Agnieszka Łukasik-Tureck – Professor at the Catholic University in Lublin – discussed the topic of pro-Kremlin disinformation on social media, starting from the differentiation between the various types of distorted information and subsequently illustrating the five pillars of Russia’s disinformation and propaganda ecosystem, which employs the ‘fire hose of falsehood’ technique. Professor Łukasik-Turecka concluded that, although social media is just one of the five pillars upon which the Russian disinformation ecosystem is based, it plays a significant role for two main reasons: its ability to spread content on a massive scale and the complexity of verifying the authenticity of the message. 

Afterwards, Doctor Marta Szulc – the University of Szczecin – provided a meaningful insight on the effects that disinformation produces on the lives of young people, moreover describing the youth’s method of evaluating online information, based on You Tube, Instagram and TikTok — platforms that are captivating, but far less accurate. For the aforementioned reason, young people are more inclined to fall into the trap of disinformation. In addition, the majority of children gathers information from influencers and celebrities rather than traditional news outlets, demonstrating that acquiring the skills of critical thinking and media awareness is pivotal, especially in cases of digital literacy.

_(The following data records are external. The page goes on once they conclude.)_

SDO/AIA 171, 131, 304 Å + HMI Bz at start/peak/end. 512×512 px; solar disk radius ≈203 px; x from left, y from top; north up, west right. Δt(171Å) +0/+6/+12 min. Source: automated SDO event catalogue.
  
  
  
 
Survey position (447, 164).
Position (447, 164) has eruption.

Weronika Gocłowska – spokesperson of the Maritime University of Szczecin – stated that lies are the driving force of interpersonal communication and carried on by investigating the motives and consequences of deviating from the truth, namely the attempt to conceal the truth, the lack of research and the lack of remorse, moreover including practical examples based on current events.

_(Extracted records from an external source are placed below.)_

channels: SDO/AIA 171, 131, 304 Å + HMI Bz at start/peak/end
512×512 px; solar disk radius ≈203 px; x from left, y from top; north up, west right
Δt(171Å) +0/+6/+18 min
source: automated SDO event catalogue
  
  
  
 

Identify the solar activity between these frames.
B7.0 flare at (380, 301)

Lastly, Agnieszka Demczuk – Professor at the University of Maria Skłodowska, Curie in Lublin –  dealt with the epidemic of misinformation, disinformation and conspiracy theories built around SARS-CoV-2 and COVID-19. After displaying the data related to the harmful effects that the COVID-19 infodemic — hence ‘information pandemic’ centred on rumours, stigma conspiracy theories — has produced on people’s physical and mental health, Professor Demczuk explained the reasons behind falsehood’s fast and broad diffusion and finally discussed the main sources of distorted information in Poland during the pandemic and the problems that were consequently generated by this phenomenon.

Part two featured an online panel with experts from other countries such as Georgia, Turkey, Ukraine, and Slovakia. The experts mainly discussed the problem of disinformation, misinformation, malinformation, propaganda and fake news in the Russian war against Ukraine. They mainly focused on how disinformation, propaganda, fake news are present in their media, and how their countries are fighting these threats. After the panel, a Q&A session followed.